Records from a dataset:
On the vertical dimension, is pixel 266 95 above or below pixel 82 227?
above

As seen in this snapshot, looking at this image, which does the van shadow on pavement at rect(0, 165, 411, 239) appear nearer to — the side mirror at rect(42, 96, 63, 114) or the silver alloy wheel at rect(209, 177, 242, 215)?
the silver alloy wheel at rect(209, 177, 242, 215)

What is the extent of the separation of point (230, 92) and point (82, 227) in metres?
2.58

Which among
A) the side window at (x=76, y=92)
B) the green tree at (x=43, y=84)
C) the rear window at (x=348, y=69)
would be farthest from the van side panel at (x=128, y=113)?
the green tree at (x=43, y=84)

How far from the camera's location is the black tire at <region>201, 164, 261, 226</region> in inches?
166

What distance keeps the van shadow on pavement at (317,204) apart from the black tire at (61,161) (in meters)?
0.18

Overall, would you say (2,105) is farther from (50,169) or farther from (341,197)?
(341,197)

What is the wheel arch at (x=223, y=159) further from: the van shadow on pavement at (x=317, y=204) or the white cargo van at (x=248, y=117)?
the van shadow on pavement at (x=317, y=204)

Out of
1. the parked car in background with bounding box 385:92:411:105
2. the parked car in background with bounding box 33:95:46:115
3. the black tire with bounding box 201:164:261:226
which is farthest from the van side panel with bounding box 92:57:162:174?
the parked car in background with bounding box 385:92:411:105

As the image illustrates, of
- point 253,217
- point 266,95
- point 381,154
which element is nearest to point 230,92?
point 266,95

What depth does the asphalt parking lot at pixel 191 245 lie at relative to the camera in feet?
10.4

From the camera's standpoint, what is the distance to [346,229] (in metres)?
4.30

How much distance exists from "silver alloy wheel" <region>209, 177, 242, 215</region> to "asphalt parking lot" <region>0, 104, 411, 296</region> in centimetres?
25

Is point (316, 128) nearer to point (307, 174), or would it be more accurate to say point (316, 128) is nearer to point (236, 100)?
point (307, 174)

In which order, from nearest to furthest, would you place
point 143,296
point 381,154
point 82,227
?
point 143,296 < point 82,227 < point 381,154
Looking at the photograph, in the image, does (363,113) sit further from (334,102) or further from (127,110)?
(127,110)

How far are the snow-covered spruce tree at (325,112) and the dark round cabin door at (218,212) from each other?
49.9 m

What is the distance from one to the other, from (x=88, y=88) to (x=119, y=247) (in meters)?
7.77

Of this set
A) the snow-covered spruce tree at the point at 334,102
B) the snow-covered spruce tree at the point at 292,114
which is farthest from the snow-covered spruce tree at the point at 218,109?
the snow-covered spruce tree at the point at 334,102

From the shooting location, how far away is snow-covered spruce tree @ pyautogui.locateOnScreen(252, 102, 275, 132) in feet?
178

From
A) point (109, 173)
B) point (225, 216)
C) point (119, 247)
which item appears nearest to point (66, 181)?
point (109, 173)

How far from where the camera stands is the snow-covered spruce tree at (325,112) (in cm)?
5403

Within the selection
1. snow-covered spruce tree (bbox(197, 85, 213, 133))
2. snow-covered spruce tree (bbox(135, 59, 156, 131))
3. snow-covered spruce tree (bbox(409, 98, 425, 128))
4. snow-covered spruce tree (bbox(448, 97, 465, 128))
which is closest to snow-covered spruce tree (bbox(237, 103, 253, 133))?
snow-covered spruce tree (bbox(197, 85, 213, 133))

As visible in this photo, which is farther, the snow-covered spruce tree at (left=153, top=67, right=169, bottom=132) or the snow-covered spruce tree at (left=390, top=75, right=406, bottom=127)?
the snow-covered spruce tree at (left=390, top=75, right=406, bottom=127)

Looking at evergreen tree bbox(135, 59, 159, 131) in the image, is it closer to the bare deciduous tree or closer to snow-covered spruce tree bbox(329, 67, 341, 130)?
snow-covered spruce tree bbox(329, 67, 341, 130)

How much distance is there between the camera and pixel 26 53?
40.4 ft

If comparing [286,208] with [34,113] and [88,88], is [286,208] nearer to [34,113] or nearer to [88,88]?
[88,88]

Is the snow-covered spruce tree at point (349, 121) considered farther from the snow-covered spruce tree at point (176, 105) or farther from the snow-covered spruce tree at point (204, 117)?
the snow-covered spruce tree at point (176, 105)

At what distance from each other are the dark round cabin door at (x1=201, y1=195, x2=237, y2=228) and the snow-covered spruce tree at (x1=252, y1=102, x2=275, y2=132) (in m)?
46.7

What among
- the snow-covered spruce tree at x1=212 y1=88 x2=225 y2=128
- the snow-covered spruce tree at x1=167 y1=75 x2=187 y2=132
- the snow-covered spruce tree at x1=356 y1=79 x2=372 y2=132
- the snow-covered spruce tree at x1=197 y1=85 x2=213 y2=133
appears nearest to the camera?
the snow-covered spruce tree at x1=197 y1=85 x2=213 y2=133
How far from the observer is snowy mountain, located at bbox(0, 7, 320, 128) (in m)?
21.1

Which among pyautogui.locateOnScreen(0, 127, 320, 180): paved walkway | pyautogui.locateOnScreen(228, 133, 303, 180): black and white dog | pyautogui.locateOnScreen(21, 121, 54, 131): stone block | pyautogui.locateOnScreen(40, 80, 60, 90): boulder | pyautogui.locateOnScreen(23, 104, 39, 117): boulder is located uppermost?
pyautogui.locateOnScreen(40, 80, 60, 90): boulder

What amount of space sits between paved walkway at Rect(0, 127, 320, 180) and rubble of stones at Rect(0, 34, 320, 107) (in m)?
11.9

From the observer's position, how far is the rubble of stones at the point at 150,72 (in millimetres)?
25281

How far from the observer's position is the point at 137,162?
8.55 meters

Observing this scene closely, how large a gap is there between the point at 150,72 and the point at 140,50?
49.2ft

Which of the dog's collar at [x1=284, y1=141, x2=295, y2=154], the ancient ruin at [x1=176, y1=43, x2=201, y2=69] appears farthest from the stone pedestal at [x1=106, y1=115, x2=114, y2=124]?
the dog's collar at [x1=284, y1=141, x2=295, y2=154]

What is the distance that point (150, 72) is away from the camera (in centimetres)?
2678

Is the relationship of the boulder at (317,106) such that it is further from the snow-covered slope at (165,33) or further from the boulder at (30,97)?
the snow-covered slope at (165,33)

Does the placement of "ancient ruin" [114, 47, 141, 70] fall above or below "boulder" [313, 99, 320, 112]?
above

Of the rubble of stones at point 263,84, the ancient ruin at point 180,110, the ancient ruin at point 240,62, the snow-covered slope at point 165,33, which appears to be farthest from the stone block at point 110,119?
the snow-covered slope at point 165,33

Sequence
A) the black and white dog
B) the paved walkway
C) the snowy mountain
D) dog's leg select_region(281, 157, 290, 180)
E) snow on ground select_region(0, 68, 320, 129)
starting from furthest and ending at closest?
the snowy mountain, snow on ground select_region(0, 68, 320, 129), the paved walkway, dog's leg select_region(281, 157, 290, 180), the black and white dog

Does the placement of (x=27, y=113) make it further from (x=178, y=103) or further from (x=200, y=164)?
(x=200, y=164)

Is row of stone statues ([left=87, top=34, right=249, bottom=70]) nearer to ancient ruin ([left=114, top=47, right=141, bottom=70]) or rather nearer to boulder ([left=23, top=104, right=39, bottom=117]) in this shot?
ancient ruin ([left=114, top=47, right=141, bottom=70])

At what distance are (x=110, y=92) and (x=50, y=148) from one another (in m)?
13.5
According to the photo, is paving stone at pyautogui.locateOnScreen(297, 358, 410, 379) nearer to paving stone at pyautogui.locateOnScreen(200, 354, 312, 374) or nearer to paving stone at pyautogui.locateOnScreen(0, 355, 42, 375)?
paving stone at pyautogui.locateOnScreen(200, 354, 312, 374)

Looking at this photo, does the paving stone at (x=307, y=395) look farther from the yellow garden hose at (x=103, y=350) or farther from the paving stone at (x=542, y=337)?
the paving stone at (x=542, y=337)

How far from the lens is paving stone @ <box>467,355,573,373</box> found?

**Goal**
Reproduce the material above in full, substituting "paved parking lot" for every occurrence of "asphalt parking lot" and leaving all other text unchanged.

**Written solution**
On the vertical dimension, is pixel 266 95 above or below pixel 82 227?
above

As seen in this snapshot, looking at this image, which does the van shadow on pavement at rect(0, 165, 411, 239) appear nearer to — the side mirror at rect(42, 96, 63, 114) or the silver alloy wheel at rect(209, 177, 242, 215)?
the silver alloy wheel at rect(209, 177, 242, 215)

What is the extent of the separation of point (230, 92) and point (82, 227) in metres?
2.58

Which among
A) the side window at (x=76, y=92)
B) the green tree at (x=43, y=84)
C) the rear window at (x=348, y=69)
would be farthest from the van side panel at (x=128, y=113)?
the green tree at (x=43, y=84)

How far from the camera's location is the black tire at <region>201, 164, 261, 226</region> in inches?
166

What distance keeps the van shadow on pavement at (317,204) apart from the black tire at (61,161) (in meters)?
0.18

Overall, would you say (2,105) is farther from (50,169) or farther from (341,197)?
(341,197)

What is the wheel arch at (x=223, y=159) further from: the van shadow on pavement at (x=317, y=204) or the white cargo van at (x=248, y=117)?
the van shadow on pavement at (x=317, y=204)

Out of
1. the parked car in background with bounding box 385:92:411:105
2. the parked car in background with bounding box 33:95:46:115
3. the black tire with bounding box 201:164:261:226
which is farthest from the van side panel with bounding box 92:57:162:174?
the parked car in background with bounding box 385:92:411:105

As the image illustrates, of
- point 253,217
- point 266,95
- point 381,154
which element is nearest to point 230,92?
point 266,95

What depth does the paved parking lot at pixel 191 245 lie at relative to the camera in feet?
10.4

From the camera's standpoint, what is the distance to [346,229] (in metres)?
4.30

How much distance exists from "silver alloy wheel" <region>209, 177, 242, 215</region> to "paved parking lot" <region>0, 104, 411, 296</region> in centimetres?
25

Is point (316, 128) nearer to point (307, 174), or would it be more accurate to say point (316, 128) is nearer to point (236, 100)?
point (307, 174)

In which order, from nearest to furthest, would you place
point 143,296
point 381,154
point 82,227
?
point 143,296 < point 82,227 < point 381,154
Looking at the photograph, in the image, does (363,113) sit further from (334,102) or further from (127,110)?
(127,110)

How far are the snow-covered spruce tree at (325,112) and the dark round cabin door at (218,212) from each other?
49.9 m

What is the distance from one to the other, from (x=88, y=88) to (x=119, y=247) (in meters)?
7.77

Of this set
A) the snow-covered spruce tree at the point at 334,102
B) the snow-covered spruce tree at the point at 292,114
which is farthest from the snow-covered spruce tree at the point at 218,109?
the snow-covered spruce tree at the point at 334,102

From the shooting location, how far away is snow-covered spruce tree @ pyautogui.locateOnScreen(252, 102, 275, 132) in feet?
178

From
A) point (109, 173)
B) point (225, 216)
C) point (119, 247)
which item appears nearest to point (66, 181)?
point (109, 173)

How far from where the camera stands is the snow-covered spruce tree at (325,112) (in cm)?
5403

Within the selection
1. snow-covered spruce tree (bbox(197, 85, 213, 133))
2. snow-covered spruce tree (bbox(135, 59, 156, 131))
3. snow-covered spruce tree (bbox(409, 98, 425, 128))
4. snow-covered spruce tree (bbox(448, 97, 465, 128))
which is closest to snow-covered spruce tree (bbox(237, 103, 253, 133))?
snow-covered spruce tree (bbox(197, 85, 213, 133))

As visible in this photo, which is farther, the snow-covered spruce tree at (left=153, top=67, right=169, bottom=132) or the snow-covered spruce tree at (left=390, top=75, right=406, bottom=127)?
the snow-covered spruce tree at (left=390, top=75, right=406, bottom=127)

Looking at evergreen tree bbox(135, 59, 159, 131) in the image, is it closer to the bare deciduous tree or closer to snow-covered spruce tree bbox(329, 67, 341, 130)?
snow-covered spruce tree bbox(329, 67, 341, 130)

How much distance is there between the camera and pixel 26 53?
40.4 ft

If comparing [286,208] with [34,113] and [88,88], is [286,208] nearer to [34,113] or nearer to [88,88]?
[88,88]

Is the snow-covered spruce tree at point (349, 121) considered farther from the snow-covered spruce tree at point (176, 105) or farther from the snow-covered spruce tree at point (204, 117)?
the snow-covered spruce tree at point (176, 105)

At what distance from each other are the dark round cabin door at (x1=201, y1=195, x2=237, y2=228) and the snow-covered spruce tree at (x1=252, y1=102, x2=275, y2=132) (in m)?
46.7

What among
- the snow-covered spruce tree at x1=212 y1=88 x2=225 y2=128
- the snow-covered spruce tree at x1=167 y1=75 x2=187 y2=132
- the snow-covered spruce tree at x1=356 y1=79 x2=372 y2=132
- the snow-covered spruce tree at x1=197 y1=85 x2=213 y2=133
appears nearest to the camera?
the snow-covered spruce tree at x1=197 y1=85 x2=213 y2=133
How far from the observer is snowy mountain, located at bbox(0, 7, 320, 128) (in m)?
21.1

Which among pyautogui.locateOnScreen(0, 127, 320, 180): paved walkway | pyautogui.locateOnScreen(228, 133, 303, 180): black and white dog | pyautogui.locateOnScreen(21, 121, 54, 131): stone block | pyautogui.locateOnScreen(40, 80, 60, 90): boulder | pyautogui.locateOnScreen(23, 104, 39, 117): boulder is located uppermost?
pyautogui.locateOnScreen(40, 80, 60, 90): boulder

What amount of space sits between paved walkway at Rect(0, 127, 320, 180) and rubble of stones at Rect(0, 34, 320, 107) (in m)?
11.9

From the observer's position, how far is the rubble of stones at the point at 150,72 (in millimetres)?
25281

How far from the observer's position is the point at 137,162?
8.55 meters

Observing this scene closely, how large a gap is there between the point at 150,72 and the point at 140,50?
49.2ft

Which of the dog's collar at [x1=284, y1=141, x2=295, y2=154], the ancient ruin at [x1=176, y1=43, x2=201, y2=69] appears farthest from the stone pedestal at [x1=106, y1=115, x2=114, y2=124]?
the dog's collar at [x1=284, y1=141, x2=295, y2=154]

What is the distance that point (150, 72) is away from the camera (in centimetres)?
2678

Is the relationship of the boulder at (317,106) such that it is further from the snow-covered slope at (165,33) or further from the boulder at (30,97)?
the snow-covered slope at (165,33)

Does the placement of "ancient ruin" [114, 47, 141, 70] fall above or below "boulder" [313, 99, 320, 112]?
above

Of the rubble of stones at point 263,84, the ancient ruin at point 180,110, the ancient ruin at point 240,62, the snow-covered slope at point 165,33, which appears to be farthest from the stone block at point 110,119?
the snow-covered slope at point 165,33

Sequence
A) the black and white dog
B) the paved walkway
C) the snowy mountain
D) dog's leg select_region(281, 157, 290, 180)
E) snow on ground select_region(0, 68, 320, 129)
starting from furthest and ending at closest?
the snowy mountain, snow on ground select_region(0, 68, 320, 129), the paved walkway, dog's leg select_region(281, 157, 290, 180), the black and white dog

Does the placement of (x=27, y=113) make it further from (x=178, y=103) or further from (x=200, y=164)?
(x=200, y=164)

Is row of stone statues ([left=87, top=34, right=249, bottom=70]) nearer to ancient ruin ([left=114, top=47, right=141, bottom=70]) or rather nearer to boulder ([left=23, top=104, right=39, bottom=117]) in this shot?
ancient ruin ([left=114, top=47, right=141, bottom=70])

At what distance are (x=110, y=92) and (x=50, y=148) from one another (in m)?
13.5
According to the photo, is paving stone at pyautogui.locateOnScreen(297, 358, 410, 379) nearer to paving stone at pyautogui.locateOnScreen(200, 354, 312, 374) or nearer to paving stone at pyautogui.locateOnScreen(0, 355, 42, 375)?
paving stone at pyautogui.locateOnScreen(200, 354, 312, 374)

Looking at this photo, does the paving stone at (x=307, y=395) look farther from the yellow garden hose at (x=103, y=350) or farther from the paving stone at (x=542, y=337)?
the paving stone at (x=542, y=337)

How far from the lens is paving stone @ <box>467,355,573,373</box> found?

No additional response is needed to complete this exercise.